As we begin to become more selfish with our time, efforts, and energy, it’s essential for us to practice establishing those boundaries verbally before we move on to creating actual, physical distance from those who drain us.
Something I have been working on is becoming the kind of person who is slow to speak. Being a conscious communicator means developing the ability to step back from a situation, regain control of yourself, and allow your emotions to get in check before you respond, ifyou respond. The beautiful thing about this process is realizing that not every situation requires a response, and that is completely okay. Especially if responding or not responding is
I started practicing this a few months ago with social media— instead of responding to every troll or feeling like I had to prove myself every time someone responded to me, I decided that I simply was going to fall back and preserve my energy. Realizing that every person who is being contrarian or willfully obtuse does not require my immediate and extended time and attention is something I only wish I’d learned sooner.

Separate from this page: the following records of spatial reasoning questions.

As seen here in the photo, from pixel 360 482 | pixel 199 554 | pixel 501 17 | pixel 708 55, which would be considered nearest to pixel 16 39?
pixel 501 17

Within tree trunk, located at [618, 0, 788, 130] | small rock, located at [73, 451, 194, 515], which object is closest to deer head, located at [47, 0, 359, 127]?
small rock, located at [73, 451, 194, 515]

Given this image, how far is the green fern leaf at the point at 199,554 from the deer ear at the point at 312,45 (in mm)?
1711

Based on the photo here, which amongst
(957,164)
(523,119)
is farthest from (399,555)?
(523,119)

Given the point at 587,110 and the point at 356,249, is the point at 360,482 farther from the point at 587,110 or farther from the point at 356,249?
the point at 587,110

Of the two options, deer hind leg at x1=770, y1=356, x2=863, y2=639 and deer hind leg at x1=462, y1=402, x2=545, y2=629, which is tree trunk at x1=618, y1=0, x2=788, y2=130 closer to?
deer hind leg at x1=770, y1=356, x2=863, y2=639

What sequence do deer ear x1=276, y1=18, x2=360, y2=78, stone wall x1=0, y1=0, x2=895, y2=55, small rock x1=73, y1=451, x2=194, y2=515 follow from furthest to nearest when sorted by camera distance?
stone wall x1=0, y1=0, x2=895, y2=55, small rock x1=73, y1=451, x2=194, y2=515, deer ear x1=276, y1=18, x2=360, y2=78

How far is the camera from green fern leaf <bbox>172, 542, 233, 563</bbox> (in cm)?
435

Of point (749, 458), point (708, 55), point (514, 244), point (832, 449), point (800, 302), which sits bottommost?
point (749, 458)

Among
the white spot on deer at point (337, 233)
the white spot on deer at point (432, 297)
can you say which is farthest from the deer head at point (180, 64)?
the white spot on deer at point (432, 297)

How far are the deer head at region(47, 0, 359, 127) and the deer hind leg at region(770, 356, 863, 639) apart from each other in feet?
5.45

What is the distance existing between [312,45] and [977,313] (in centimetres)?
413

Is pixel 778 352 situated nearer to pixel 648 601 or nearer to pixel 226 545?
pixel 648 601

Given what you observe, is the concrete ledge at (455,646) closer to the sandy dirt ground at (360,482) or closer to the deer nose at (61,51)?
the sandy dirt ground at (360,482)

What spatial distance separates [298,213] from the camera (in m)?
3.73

Now that I’ve crossed over to practicing this in my personal life, I admit that it has been way more difficult than I expected it to be. I’m someone who typically selflessly does labor for friends and family to a point where it was beyond draining. Sometimes it was based in anxiety over whether or not I was likable enough to have people keep me around without me straining myself. Sometimes it was because I threw myself into what others needed from me because I was too depressed to tend to myself.
Keeping people around who make you feel like you have to actively do something or behave a certain way to be your friend is not the kind of friendship you need or deserve. Not allowing yourself time and distance from these people is self-harming and detrimental to your mental health. Becoming a conscious communicator to me meant mentally establishing boundaries and then actively enforcing them as I navigated my life. Meaning, if I made a boundary where I decided that being around a person somehow triggered or drained me, I owed it to myself to follow through and actively create distance.
Paying attention to my mental health and spiritual body made it impossible for me to think it was suitable to put someone else before myself, and that overextending myself was not sustainable in the long run.
Many empaths and empathetic people tend to think that doing things like this will result in no one liking us, or the loss of friends in mass, however, I like to think of it as a good way to see who will stick around once you’ve drawn a line. If they stick around, great. If they don’t, even better.